Regardless, I think you're taking a big chance with your guests.  "Seem to be," "pretty sure," and "It seems that" don't provide much in the way of assurances.

If you were a renter, would you travel from Toronto if the owner were only "pretty sure" that you'd be able to check in after the owner tried to game the system with a very late guest registration?

As an owner, I want something far more positive before I'll register a guest.


----------



## cbyrne1174 (Jun 7, 2020)

chapjim said:


> Regardless, I think you're taking a big chance with your guests.  "Seem to be," "pretty sure," and "It seems that" don't provide much in the way of assurances.
> 
> If you were a renter, would you travel from Toronto if the owner were only "pretty sure" that you'd be able to check in after the owner tried to game the system with a very late guest registration?
> 
> As an owner, I want something far more positive before I'll register a guest.



This posting still could be useful for a local. If I were in a better situation financially, I'd personally be asking every VIP-Plat I know to try to make a reservation for me at Clearwater. They have 1 and 2 bedrooms available 60 days out right now.


----------



## CO skier (Jun 7, 2020)

Normita said:


> They seem to be cancelling well ahead of the checkin date.  I am pretty sure they would not turn you away at checkin if it was already confirmed a day or two before.





Normita said:


> Still available.  It seems that Wyndham is changing its policy on guest confirmations again, allowing them for reservations after June 15.


Am I the only one who thinks this sounds a lot like a timeshare sales spin to make a rental?

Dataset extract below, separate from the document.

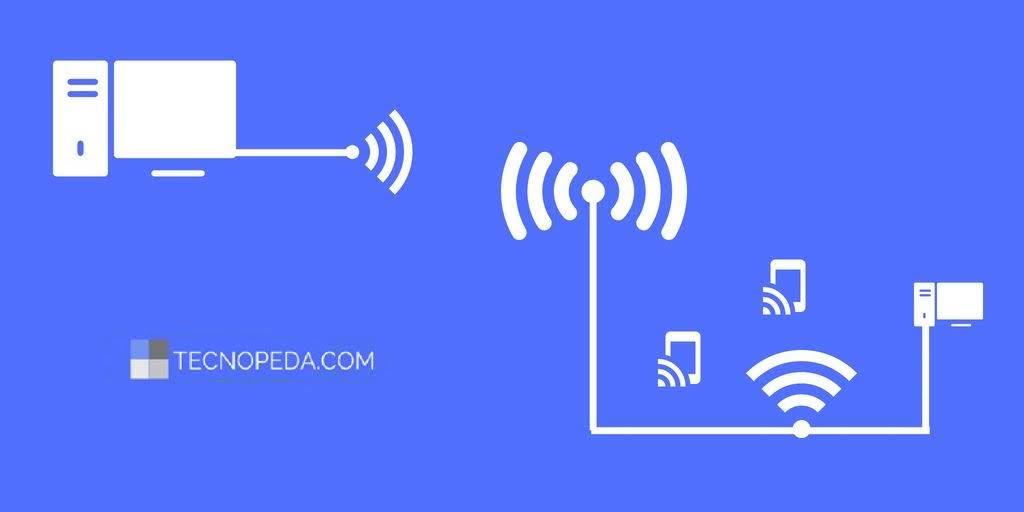 Conectarse a una wifi lejana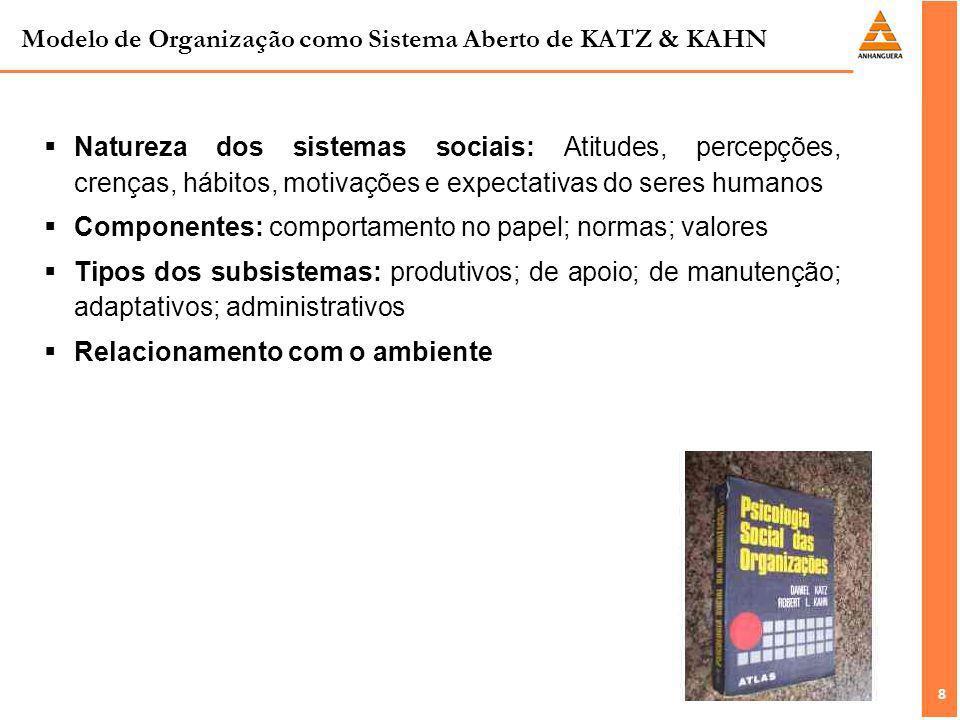 8 8 Modelo de Organização como Sistema Aberto de KATZ & KAHN Natureza dos sistemas sociais: Atitudes, percepções, crenças, hábitos, motivações e expec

If it sounds too good to be true ... and all that buyer beware stuff.

What if owner reservations at Bonnet Creek were cancelled to meet occupancy limits.  Would late day guest certificates be honored?  They certainly should not be.


----------



## Lauren81M (Jun 7, 2020)

CO skier said:


> Am I the only one who thinks this sounds a lot like a timeshare sales spin to make a rental?
> 
> If it sounds too good to be true ... and all that buyer beware stuff.
> 
> What if owner reservations at Bonnet Creek were cancelled to meet occupancy limits.  Would late day guest certificates be honored?  They certainly should not be.



I have personally rented from Normita at least twice, maybe three times. I don’t believe she’s trying to “make a rental.” She has always been honest with me, and provides wonderful service. Like cbyrne said, this post could be beneficial for a local.


----------



## CO skier (Jun 7, 2020)

Lauren81M said:


> Like cbyrne said, this post could be beneficial for a local.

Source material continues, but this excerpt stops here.